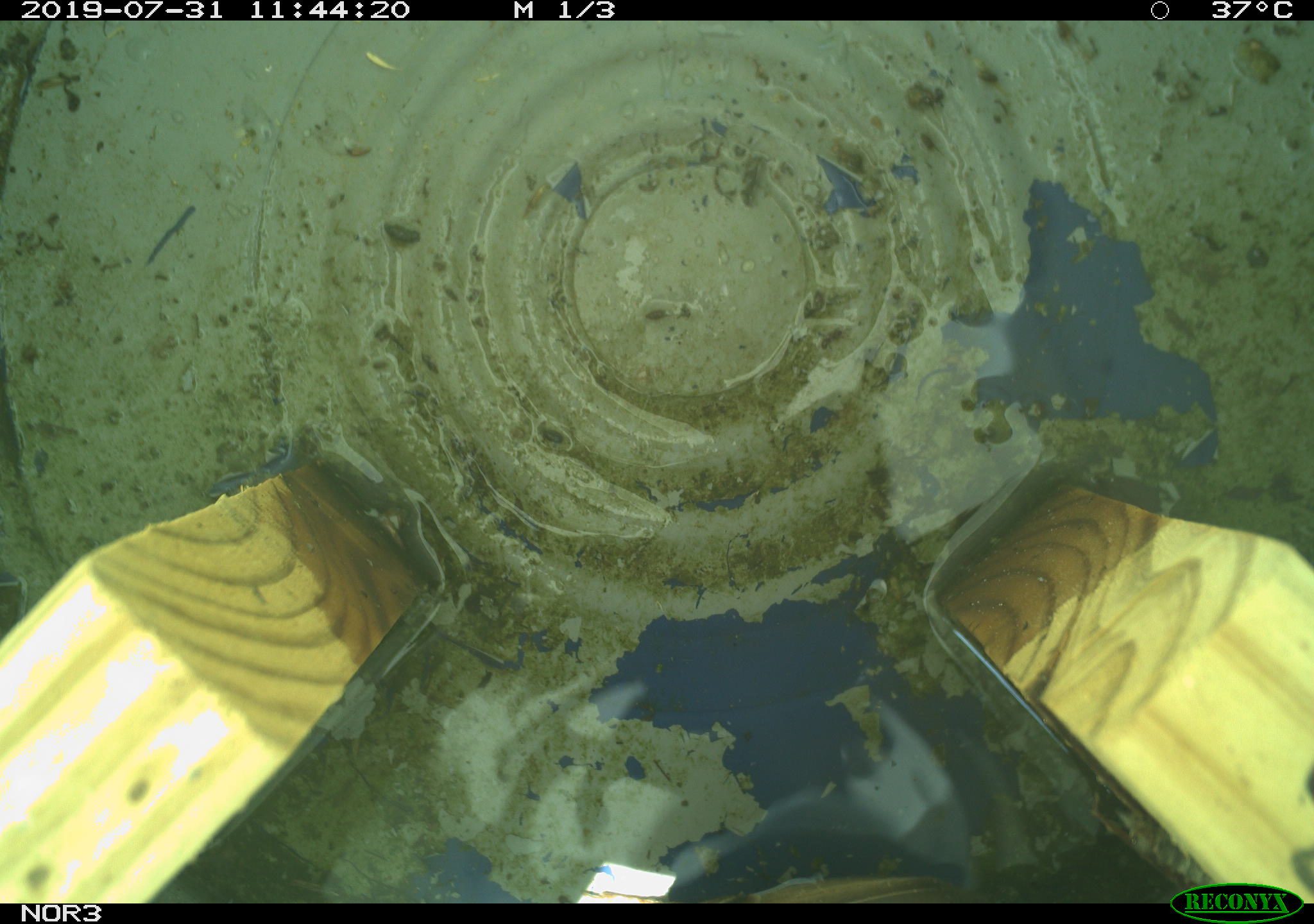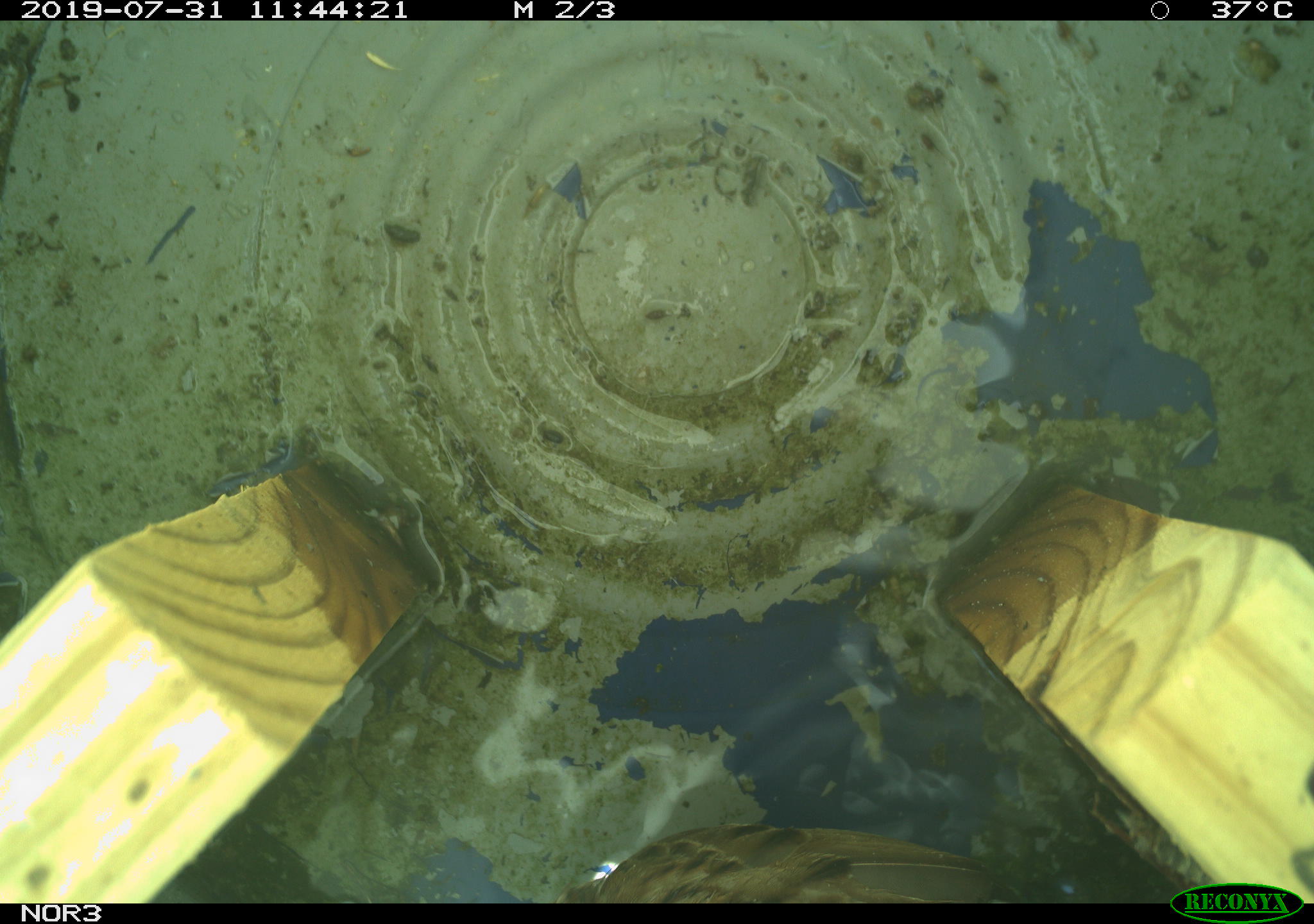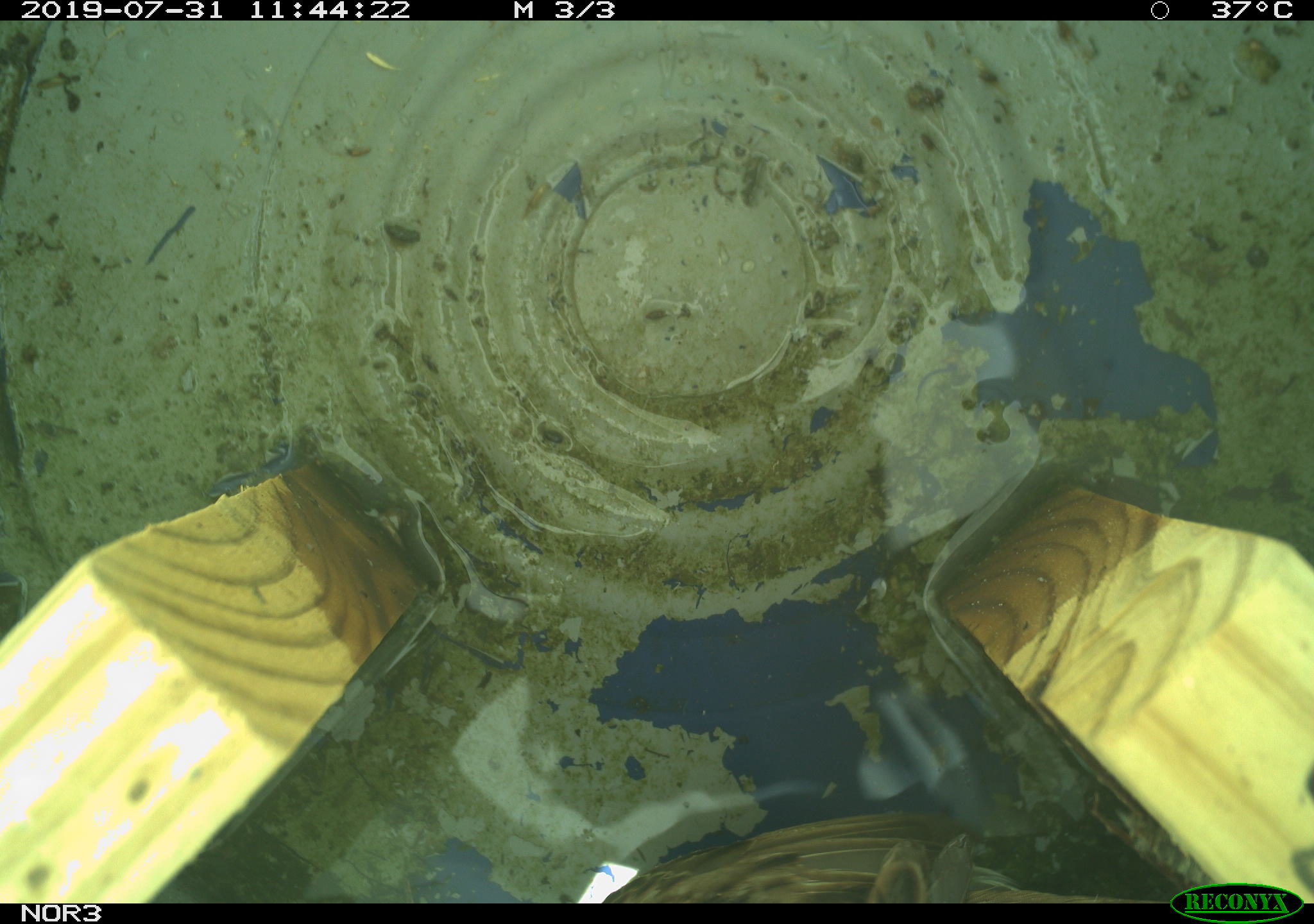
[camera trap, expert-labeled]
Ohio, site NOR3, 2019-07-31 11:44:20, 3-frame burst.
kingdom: Animalia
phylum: Chordata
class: Aves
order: Passeriformes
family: Passerellidae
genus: Melospiza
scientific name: Melospiza melodia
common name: song sparrow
Song sparrow (Melospiza melodia).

○ ○ ○

What is expected:
Each line from the one containing "class: Aves" to the final line of the entries above must be returned exactly, and no other line may appear.

Response to the task:
class: Aves
order: Passeriformes
family: Passerellidae
genus: Melospiza
scientific name: Melospiza melodia
common name: song sparrow
Song sparrow (Melospiza melodia).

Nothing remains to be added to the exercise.